Giles grasped the bottle and took a swig, he felt the strong liquor burn its way down his throat and settle in his belly here it spread warmth throughout his body. He reluctantly handed the bottle back.
“So, what can I do for you Mr….?” Asked Giles as he heard the mysterious man take a swig from the bottle.
“My name is not important…”
“Bloody silly name!” Interrupted Giles.
“Ah! English humour.” Said the man, “No, I’ve come to talk to you about young ‘Taz’. I think we share a common problem there Rupert.”
“We do? Go on.” Giles invited.
“She’s a wonderful girl…very dedicated to the movement don’t you know?”
“Yes I noticed.”
“Very strong…very fast…very idealistic.”
“Too idealistic?” Asked Rupert.
“Maybe…maybe,” Mused the man, “I’ll be thinking that your orders were to bring her in…and if not, make sure she’s not a problem?”
“Something like that.” Agreed Giles.
“I watched her take out that special forces team someone sent after her.” Explained the man. “Very impressive…oh and thanks for the weapons and equipment they were carrying by the way.

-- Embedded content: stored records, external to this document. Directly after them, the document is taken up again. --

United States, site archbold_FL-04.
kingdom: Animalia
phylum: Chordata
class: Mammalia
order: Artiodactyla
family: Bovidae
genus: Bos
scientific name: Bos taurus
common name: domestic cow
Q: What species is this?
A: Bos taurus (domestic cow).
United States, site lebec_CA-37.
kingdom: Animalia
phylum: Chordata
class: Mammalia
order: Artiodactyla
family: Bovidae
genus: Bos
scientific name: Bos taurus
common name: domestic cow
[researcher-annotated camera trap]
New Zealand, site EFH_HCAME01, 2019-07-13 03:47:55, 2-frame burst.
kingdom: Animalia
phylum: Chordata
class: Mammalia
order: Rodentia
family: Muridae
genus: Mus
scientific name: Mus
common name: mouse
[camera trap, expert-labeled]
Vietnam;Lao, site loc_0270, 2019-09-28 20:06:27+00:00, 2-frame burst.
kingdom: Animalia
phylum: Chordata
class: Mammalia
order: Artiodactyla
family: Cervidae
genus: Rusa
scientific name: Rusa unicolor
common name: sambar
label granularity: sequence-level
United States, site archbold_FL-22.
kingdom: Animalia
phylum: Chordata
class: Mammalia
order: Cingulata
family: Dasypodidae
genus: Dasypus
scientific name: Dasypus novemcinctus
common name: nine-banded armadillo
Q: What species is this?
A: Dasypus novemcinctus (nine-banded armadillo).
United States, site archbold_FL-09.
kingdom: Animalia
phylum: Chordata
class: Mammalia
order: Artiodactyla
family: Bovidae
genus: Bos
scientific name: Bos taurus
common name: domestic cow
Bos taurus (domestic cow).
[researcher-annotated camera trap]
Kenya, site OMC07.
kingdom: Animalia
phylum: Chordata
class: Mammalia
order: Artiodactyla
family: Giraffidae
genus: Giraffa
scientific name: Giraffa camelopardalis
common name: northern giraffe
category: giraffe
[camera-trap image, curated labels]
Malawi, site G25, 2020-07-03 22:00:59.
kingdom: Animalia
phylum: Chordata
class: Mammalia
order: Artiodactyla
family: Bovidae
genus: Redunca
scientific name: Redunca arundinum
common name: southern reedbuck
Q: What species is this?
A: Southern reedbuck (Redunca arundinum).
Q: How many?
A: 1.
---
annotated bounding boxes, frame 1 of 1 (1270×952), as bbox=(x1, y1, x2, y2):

Anyway,” He continued, “She didn’t use a gun…just her bare hands; and I said to myself ‘Paddy that girl’s dangerous’. The question being to who?”
“To whom.” Corrected Giles automatically.
“Oh yes…education is a wonderful thing,” Said the man. “But I’m thinking we might be able to do each other a favour Rupert.”
“Alright I’m listening.”
“You know the movement always needs martyrs Rupert. Quite often a dead martyr is more useful than a live volunteer.”
“You’re asking me to kill one of your own people?” Asked Giles.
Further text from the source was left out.